● Documento de origem
====

Livro do MEC incentiva alunos a escrever e falar errado

Pobre língua portuguesa. Nós, brasileiros, adoramos maltratá-la. Mas isso é uma escolha nossa, forma de falar que usamos no dia-a-dia nas conversas de bar, entre os amigos e familiares. Mas a sociedade, em determinadas ocasiões, exige-nos o conhecimento da norma culta da língua. Esta ferramenta está prestes a ser tirada dos alunos da Educação de Jovens e Adultos (EJA) pelo Ministério da Educação.

O volume didático de língua portuguesa Por uma vida melhor, da coleção Viver e Aprender, distribuído pelo Ministério da Educação (MEC) e adotado por 4.236 escolas públicas do país, incentiva alunos do Ensino Fundamental do programa EJA a falar e escrever errado, sob o argumento de que é preciso “valorizar a linguagem de grupo social e as diferentes variedades da língua portuguesa”. Neste contexto, erros gritantes de concordância são incentivados por uma das autoras do livro, Heloisa Ramos, como por exemplo: “nós pega o peixe”. A autora defende o “uso da norma popular” nas salas de aula, e dá outro exemplo de como os alunos podem espancar um pouco mais a já tão castigada língua portuguesa, com o beneplácito do MEC: segundo o livro, é perfeitamente aceitável usar a expressão “Os livro ilustrado mais interessante estão emprestado”.

O que eu enxergo aqui é uma miríade incrível de equívocos, irresponsabilidades e más intenções.

As Cortes francesas dos Bourbon estabeleceram os bons modos (e muitas frescuras também) como norma e distinção social para toda elite culta e aristocrática da Europa. A burguesia, quando chegou ao poder, cortou a cabeça dos reis, mas procurou imitar a nobreza na questão da distinção social pelos costumes. Uma das formas de conseguir status e portas abertas na vida era justamente o bom domínio da língua culta e de suas normas gramaticais.

O mundo mudou bastante desde então, felizmente, mas uma coisa pelo menos permaneceu: o domínio da norma culta da língua é condição essencial para a ascensão social na sociedade burguesa em que vivemos, especialmente para os mais pobres. Mas o nosso Ministério da Educação acaba de fechar esta porta na cara de centenas de milhares de estudantes, que têm na Educação uma das poucas chances de subir na vida.

O que a autora deste abominável livro está fazendo é um atentado contra as classes sociais menos favorecidas, incentivando a exclusão social, condenando pessoas a terem uma identidade apenas nos seus restritos círculos sociais, com suas gírias e seus cacoetes linguísticos. Alguém imagina um advogado ou um engenheiro que não saiba falar corretamente e que seja bem sucedido? Alguma empresa contratando entusiasticamente um “brou” cheio de salamaleques na fala?

====

● Dados fornecidos
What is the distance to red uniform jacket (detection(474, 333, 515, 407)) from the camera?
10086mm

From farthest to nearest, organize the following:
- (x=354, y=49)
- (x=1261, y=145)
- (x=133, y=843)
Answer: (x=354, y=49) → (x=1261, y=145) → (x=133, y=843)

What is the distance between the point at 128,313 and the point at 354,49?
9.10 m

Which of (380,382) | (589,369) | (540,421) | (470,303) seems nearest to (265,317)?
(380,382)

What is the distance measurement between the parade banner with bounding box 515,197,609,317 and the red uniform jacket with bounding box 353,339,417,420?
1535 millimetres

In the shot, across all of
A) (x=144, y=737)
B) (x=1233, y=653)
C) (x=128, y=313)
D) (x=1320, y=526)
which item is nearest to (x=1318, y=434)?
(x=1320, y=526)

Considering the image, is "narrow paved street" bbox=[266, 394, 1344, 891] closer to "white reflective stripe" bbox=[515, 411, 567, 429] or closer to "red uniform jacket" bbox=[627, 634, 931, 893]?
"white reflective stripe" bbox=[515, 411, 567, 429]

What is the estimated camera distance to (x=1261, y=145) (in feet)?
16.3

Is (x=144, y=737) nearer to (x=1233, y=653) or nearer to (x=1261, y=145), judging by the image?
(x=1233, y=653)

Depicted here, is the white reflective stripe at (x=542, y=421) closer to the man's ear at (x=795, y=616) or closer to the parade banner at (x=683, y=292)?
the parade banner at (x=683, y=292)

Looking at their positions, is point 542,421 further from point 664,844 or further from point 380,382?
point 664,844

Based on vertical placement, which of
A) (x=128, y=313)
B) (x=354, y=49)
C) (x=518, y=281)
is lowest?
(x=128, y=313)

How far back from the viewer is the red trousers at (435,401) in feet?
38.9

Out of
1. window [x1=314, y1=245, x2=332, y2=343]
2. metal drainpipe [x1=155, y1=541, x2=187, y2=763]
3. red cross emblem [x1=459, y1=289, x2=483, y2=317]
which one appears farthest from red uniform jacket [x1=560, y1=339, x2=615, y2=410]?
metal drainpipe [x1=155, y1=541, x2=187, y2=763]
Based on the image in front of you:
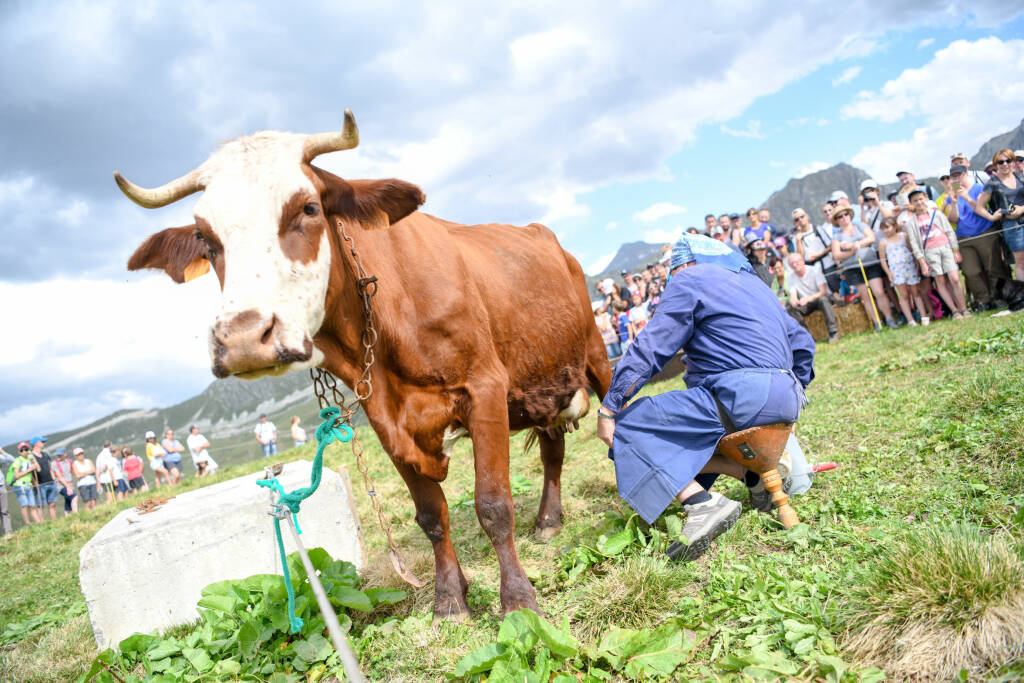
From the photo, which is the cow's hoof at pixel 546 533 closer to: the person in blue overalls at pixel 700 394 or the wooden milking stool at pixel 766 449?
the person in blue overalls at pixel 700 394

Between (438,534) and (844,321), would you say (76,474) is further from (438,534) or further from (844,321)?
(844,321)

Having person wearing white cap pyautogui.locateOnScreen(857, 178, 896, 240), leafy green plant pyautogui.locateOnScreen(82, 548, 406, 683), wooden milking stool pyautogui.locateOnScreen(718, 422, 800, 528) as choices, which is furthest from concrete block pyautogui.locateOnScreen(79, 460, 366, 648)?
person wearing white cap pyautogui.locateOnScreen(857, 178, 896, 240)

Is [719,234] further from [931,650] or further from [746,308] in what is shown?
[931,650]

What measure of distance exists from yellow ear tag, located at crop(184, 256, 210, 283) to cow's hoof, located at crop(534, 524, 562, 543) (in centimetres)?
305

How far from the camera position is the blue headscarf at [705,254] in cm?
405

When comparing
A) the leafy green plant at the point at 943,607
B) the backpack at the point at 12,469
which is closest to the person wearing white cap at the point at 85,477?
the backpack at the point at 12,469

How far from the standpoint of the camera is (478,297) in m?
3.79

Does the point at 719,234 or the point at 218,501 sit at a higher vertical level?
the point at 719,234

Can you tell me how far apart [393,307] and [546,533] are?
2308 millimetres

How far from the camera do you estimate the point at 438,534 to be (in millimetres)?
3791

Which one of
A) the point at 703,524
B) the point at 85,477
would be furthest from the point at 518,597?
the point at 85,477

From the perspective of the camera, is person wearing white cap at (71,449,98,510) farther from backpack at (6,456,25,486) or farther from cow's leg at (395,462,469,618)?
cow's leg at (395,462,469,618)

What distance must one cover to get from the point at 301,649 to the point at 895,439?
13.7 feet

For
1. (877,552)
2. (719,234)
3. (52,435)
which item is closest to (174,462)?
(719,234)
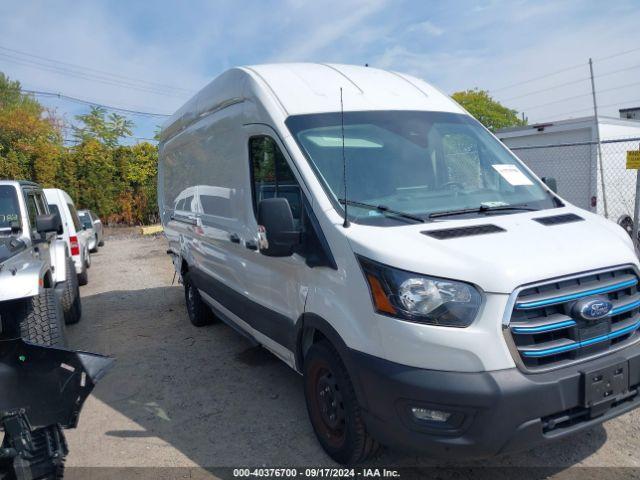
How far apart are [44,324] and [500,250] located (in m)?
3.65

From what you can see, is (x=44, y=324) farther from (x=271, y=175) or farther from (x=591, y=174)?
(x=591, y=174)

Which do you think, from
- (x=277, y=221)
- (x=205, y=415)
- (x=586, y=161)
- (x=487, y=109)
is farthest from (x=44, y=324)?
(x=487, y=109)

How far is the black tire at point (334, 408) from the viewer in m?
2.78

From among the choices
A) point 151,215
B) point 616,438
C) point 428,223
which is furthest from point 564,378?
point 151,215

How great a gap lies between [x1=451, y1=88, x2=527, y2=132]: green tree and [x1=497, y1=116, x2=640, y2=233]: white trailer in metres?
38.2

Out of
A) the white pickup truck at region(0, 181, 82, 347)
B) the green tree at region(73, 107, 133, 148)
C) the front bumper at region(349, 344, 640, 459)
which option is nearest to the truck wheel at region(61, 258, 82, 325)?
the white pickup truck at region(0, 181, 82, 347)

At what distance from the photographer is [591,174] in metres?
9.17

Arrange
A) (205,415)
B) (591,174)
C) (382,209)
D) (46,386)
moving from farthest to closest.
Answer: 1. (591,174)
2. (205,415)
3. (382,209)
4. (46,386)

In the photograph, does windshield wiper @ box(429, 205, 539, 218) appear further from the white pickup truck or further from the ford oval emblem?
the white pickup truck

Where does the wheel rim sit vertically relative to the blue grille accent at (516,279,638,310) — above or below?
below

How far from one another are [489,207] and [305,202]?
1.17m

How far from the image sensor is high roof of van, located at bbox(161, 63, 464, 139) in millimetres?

====

● Enunciado 1
Segundo o artigo sobre o livro do MEC, quantas escolas públicas adotaram o volume Por uma vida melhor?
● Enunciado 2
Por favor, indique se cada afirmação concorda com o artigo sobre o livro do MEC, citando as palavras decisivas: (a) O livro faz parte da coleção Viver e Aprender. (b) Heloisa Ramos é a única autora do livro. (c) O livro se destina a alunos do Ensino Médio.
● Enunciado 3
Liste todos os itens que compõem a "miríade incrível" mencionada no artigo sobre o livro do MEC.
Responda com base somente no artigo, sem recorrer aos dados.

● Resposta esperada 1
4.236 escolas públicas.

● Resposta esperada 2
(a) Sim: "da coleção Viver e Aprender".
(b) Não: "uma das autoras do livro, Heloisa Ramos".
(c) Não: "alunos do Ensino Fundamental do programa EJA".

● Resposta esperada 3
Equívocos, irresponsabilidades e más intenções.